What this task involves — Show all lines from the listing below that contain "Tanzania".

Supplied records —
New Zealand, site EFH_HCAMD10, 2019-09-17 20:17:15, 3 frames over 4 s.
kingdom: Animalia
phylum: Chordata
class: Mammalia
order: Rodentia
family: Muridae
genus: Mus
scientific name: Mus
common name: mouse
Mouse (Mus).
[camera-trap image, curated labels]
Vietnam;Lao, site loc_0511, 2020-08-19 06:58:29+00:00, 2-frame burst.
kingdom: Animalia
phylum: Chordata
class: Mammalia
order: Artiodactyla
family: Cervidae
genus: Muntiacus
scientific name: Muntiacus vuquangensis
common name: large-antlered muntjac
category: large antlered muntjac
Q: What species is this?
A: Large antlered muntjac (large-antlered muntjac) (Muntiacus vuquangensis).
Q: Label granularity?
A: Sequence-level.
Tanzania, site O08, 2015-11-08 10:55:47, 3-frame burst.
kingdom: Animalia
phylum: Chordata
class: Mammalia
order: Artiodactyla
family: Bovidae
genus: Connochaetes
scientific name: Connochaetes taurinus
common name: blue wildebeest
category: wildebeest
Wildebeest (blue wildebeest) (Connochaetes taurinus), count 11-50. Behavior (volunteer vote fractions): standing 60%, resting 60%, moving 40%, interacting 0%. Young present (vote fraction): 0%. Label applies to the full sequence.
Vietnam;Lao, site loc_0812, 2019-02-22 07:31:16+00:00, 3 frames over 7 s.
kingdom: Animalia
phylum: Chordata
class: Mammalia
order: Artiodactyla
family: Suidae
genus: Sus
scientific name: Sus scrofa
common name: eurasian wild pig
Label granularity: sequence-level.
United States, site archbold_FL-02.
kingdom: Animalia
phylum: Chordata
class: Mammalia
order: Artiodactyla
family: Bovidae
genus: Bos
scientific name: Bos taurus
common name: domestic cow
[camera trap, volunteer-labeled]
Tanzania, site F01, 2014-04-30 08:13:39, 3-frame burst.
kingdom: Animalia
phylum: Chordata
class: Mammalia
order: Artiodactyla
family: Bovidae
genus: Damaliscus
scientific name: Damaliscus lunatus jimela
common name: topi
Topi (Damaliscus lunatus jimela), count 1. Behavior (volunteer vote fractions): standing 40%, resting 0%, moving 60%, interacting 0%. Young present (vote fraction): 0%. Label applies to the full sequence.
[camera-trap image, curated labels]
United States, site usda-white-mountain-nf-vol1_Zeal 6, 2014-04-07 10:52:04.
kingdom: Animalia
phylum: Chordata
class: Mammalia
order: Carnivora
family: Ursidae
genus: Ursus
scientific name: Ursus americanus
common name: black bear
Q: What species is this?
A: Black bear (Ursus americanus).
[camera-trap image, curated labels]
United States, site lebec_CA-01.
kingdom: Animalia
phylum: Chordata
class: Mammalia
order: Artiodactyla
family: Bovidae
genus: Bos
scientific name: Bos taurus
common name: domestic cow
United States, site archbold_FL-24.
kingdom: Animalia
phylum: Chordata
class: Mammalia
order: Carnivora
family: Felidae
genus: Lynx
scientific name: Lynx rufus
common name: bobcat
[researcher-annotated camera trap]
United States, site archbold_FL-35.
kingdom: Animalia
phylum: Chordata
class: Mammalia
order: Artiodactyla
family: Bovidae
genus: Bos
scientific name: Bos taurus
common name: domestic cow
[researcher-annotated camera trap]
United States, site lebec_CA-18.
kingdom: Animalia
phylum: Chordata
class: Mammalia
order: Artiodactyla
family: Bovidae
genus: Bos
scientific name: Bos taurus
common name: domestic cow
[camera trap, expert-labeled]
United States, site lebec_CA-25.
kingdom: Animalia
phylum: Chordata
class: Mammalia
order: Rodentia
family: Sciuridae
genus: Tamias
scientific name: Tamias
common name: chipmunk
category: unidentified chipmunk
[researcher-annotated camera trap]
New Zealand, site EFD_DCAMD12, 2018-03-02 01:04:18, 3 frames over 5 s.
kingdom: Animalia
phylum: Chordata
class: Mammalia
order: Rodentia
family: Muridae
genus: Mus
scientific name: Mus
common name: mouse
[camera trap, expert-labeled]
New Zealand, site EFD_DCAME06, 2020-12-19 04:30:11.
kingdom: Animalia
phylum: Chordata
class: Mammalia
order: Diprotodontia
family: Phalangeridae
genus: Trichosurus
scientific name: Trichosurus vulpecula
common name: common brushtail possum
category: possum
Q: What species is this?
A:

Completed task —
Tanzania, site O08, 2015-11-08 10:55:47, 3-frame burst.
Tanzania, site F01, 2014-04-30 08:13:39, 3-frame burst.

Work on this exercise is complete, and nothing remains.